#### AIM OF THE EXERCISE
For every entry below, retype it exactly as it reads.

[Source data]
--------------------------------

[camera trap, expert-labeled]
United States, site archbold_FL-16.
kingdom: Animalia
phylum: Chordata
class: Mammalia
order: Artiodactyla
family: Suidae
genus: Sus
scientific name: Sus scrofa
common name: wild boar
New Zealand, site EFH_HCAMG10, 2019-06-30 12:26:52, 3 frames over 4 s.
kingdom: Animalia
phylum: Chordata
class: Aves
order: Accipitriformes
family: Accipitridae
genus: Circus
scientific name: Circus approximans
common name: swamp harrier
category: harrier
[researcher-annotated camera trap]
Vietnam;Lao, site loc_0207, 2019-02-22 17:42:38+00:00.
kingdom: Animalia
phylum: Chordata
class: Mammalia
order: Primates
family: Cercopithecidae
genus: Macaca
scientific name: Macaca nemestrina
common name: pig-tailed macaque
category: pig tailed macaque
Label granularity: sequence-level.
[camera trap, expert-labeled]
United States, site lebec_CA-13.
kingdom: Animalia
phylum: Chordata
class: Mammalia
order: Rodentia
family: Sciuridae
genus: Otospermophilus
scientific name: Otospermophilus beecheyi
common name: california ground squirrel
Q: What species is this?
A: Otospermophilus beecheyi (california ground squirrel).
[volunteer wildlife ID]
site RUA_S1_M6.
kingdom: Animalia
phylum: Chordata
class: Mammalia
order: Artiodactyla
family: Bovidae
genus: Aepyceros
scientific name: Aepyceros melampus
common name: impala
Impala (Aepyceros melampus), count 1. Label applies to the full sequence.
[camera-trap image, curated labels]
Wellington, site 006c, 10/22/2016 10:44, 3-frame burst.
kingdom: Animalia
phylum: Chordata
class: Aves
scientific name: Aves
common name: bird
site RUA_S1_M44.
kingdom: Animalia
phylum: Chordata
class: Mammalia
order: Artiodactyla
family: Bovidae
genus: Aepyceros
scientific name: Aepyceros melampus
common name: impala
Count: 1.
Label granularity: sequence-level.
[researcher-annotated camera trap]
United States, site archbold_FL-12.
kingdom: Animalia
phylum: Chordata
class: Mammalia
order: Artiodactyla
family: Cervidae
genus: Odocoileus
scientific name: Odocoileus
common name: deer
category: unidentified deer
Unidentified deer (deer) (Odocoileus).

--------------------------------

#### TASK RESPONSE
[camera trap, expert-labeled]
United States, site archbold_FL-16.
kingdom: Animalia
phylum: Chordata
class: Mammalia
order: Artiodactyla
family: Suidae
genus: Sus
scientific name: Sus scrofa
common name: wild boar
New Zealand, site EFH_HCAMG10, 2019-06-30 12:26:52, 3 frames over 4 s.
kingdom: Animalia
phylum: Chordata
class: Aves
order: Accipitriformes
family: Accipitridae
genus: Circus
scientific name: Circus approximans
common name: swamp harrier
category: harrier
[researcher-annotated camera trap]
Vietnam;Lao, site loc_0207, 2019-02-22 17:42:38+00:00.
kingdom: Animalia
phylum: Chordata
class: Mammalia
order: Primates
family: Cercopithecidae
genus: Macaca
scientific name: Macaca nemestrina
common name: pig-tailed macaque
category: pig tailed macaque
Label granularity: sequence-level.
[camera trap, expert-labeled]
United States, site lebec_CA-13.
kingdom: Animalia
phylum: Chordata
class: Mammalia
order: Rodentia
family: Sciuridae
genus: Otospermophilus
scientific name: Otospermophilus beecheyi
common name: california ground squirrel
Q: What species is this?
A: Otospermophilus beecheyi (california ground squirrel).
[volunteer wildlife ID]
site RUA_S1_M6.
kingdom: Animalia
phylum: Chordata
class: Mammalia
order: Artiodactyla
family: Bovidae
genus: Aepyceros
scientific name: Aepyceros melampus
common name: impala
Impala (Aepyceros melampus), count 1. Label applies to the full sequence.
[camera-trap image, curated labels]
Wellington, site 006c, 10/22/2016 10:44, 3-frame burst.
kingdom: Animalia
phylum: Chordata
class: Aves
scientific name: Aves
common name: bird
site RUA_S1_M44.
kingdom: Animalia
phylum: Chordata
class: Mammalia
order: Artiodactyla
family: Bovidae
genus: Aepyceros
scientific name: Aepyceros melampus
common name: impala
Count: 1.
Label granularity: sequence-level.
[researcher-annotated camera trap]
United States, site archbold_FL-12.
kingdom: Animalia
phylum: Chordata
class: Mammalia
order: Artiodactyla
family: Cervidae
genus: Odocoileus
scientific name: Odocoileus
common name: deer
category: unidentified deer
Unidentified deer (deer) (Odocoileus).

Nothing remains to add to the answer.